Consigne A:
Selon l'article sur le nucléaire iranien, à quelle date Josep Borrell a-t-il soumis un projet de compromis ?
Consigne B:
Rédigez la suite de l'article sur le nucléaire iranien, en reprenant après sa dernière phrase.

═════ Extrait de page ═════

Armes nucléairesReprise des pourparlers à Vienne concernant le nucléaire iranien
L’ensemble des parties se retrouvent dans la capitale autrichienne à partir de ce jeudi pour tenter de sauver l’accord de 2015.
Les négociateurs chargés du dossier nucléaire iranien se retrouvent jeudi à Vienne, après des mois de blocage, pour tenter de relancer le processus et de stopper l’escalade technologique de Téhéran.
C’est la première fois depuis mars que l’ensemble des parties (Iran, Russie, Chine, France, Royaume-Uni et Allemagne) se réunissent, avec la participation des États-Unis, afin de sauver l’accord moribond de 2015, censé empêcher la République islamique de se doter de l’arme atomique.
Cette nouvelle session de pourparlers qui ont débuté en avril 2021 «pourrait permettre de rectifier le tir et de redonner l’élan nécessaire pour franchir la ligne d’arrivée», estime pour l’AFP Ellie Geranmayeh, analyste au Conseil européen des relations internationales (ECFR).
En route vers la capitale autrichienne, le négociateur en chef iranien Ali Bagheri a appelé les États-Unis à «saisir cette occasion (…) pour agir de manière responsable». Les entretiens doivent se dérouler au palais Cobourg, lieu des pourparlers, sous l’égide du coordinateur de l’Union européenne Enrique Mora, chargé de faire la navette avec la délégation américaine.
«Attentes mesurées»
L’émissaire de Washington, Robert Malley, également attendu à Vienne, loge en effet habituellement dans un autre hôtel du quartier, Téhéran ne souhaitant pas de contact direct. Dans un message annonçant son voyage, il a tempéré d’emblée l’enthousiasme.
«Nos attentes sont mesurées mais les États-Unis (…) sont prêts de bonne foi à tenter de trouver un accord», a-t-il écrit sur Twitter. «On sera vite fixés pour savoir si l’Iran est prêt à la même chose». Après l’échec de pourparlers au Qatar fin juin entre Américains et Iraniens, le chef de la diplomatie européenne, Josep Borrell, a soumis le 26 juillet un projet de compromis et a appelé les parties à l’accepter pour éviter une «dangereuse crise».
L’Iran a également mis «des idées» sur la table et espère en débattre «dans ce cycle de pourparlers», a précisé mercredi le porte-parole du ministère des Affaires étrangères, Nasser Kanani. Un diplomate européen basé à Vienne a salué «une rencontre qui manifeste la volonté de tout le monde d’aller de l’avant». «C’est positif, mais en même temps il n’y a absolument rien de garanti», a-t-il averti.

═════ Données disponibles ═════

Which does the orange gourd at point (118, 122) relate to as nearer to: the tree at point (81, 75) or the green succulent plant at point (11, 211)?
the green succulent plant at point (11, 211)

═════

Zone de réponse A:
Le 26 juillet.

Zone de réponse B:
Trois obstacles
Parmi les obstacles qui demeurent, la levée des sanctions contre les Gardiens de la révolution, l’armée idéologique de la République islamique. Mardi, John Kirby, le porte-parole de la Maison-Blanche pour les questions stratégiques, a réitéré le refus du président américain de les retirer de la liste des organisations terroristes «dans le cadre de ces pourparlers».
Téhéran réclame par ailleurs des garanties au cas où le successeur de Joe Biden revienne sur la parole donnée, ainsi que la clôture d’une enquête de l’Agence internationale de l’énergie atomique (AIEA), le gendarme onusien du nucléaire. Le pacte connu sous son acronyme anglais JCPOA vise à garantir le caractère civil du programme nucléaire de l’Iran, accusé de chercher à se doter de l’arme atomique malgré ses démentis.
Mais à la suite du retrait unilatéral en 2018 des États-Unis sous l’impulsion de Donald Trump et du rétablissement des sanctions américaines, Téhéran s’est progressivement affranchi de ses obligations. L’Iran a ainsi dépassé le taux d’enrichissement d’uranium de 3,67% fixé par le JCPOA, montant à 20% début 2021. Puis il a franchi le seuil inédit de 60%, se rapprochant des 90% nécessaires à la confection d’une bombe.
Dans cette course technologique, Téhéran a aussi multiplié le nombre de centrifugeuses. Rien que cette semaine, de nouvelles machines ont commencé à être alimentées sur le site de Natanz et plusieurs centaines d’autres ont été installées, selon un rapport remis mercredi par l’AIEA aux États membres. «Le programme va très, très vite (…), grandissant en ambition et en capacité», s’était inquiété la veille Rafael Grossi, le directeur général de l’Agence.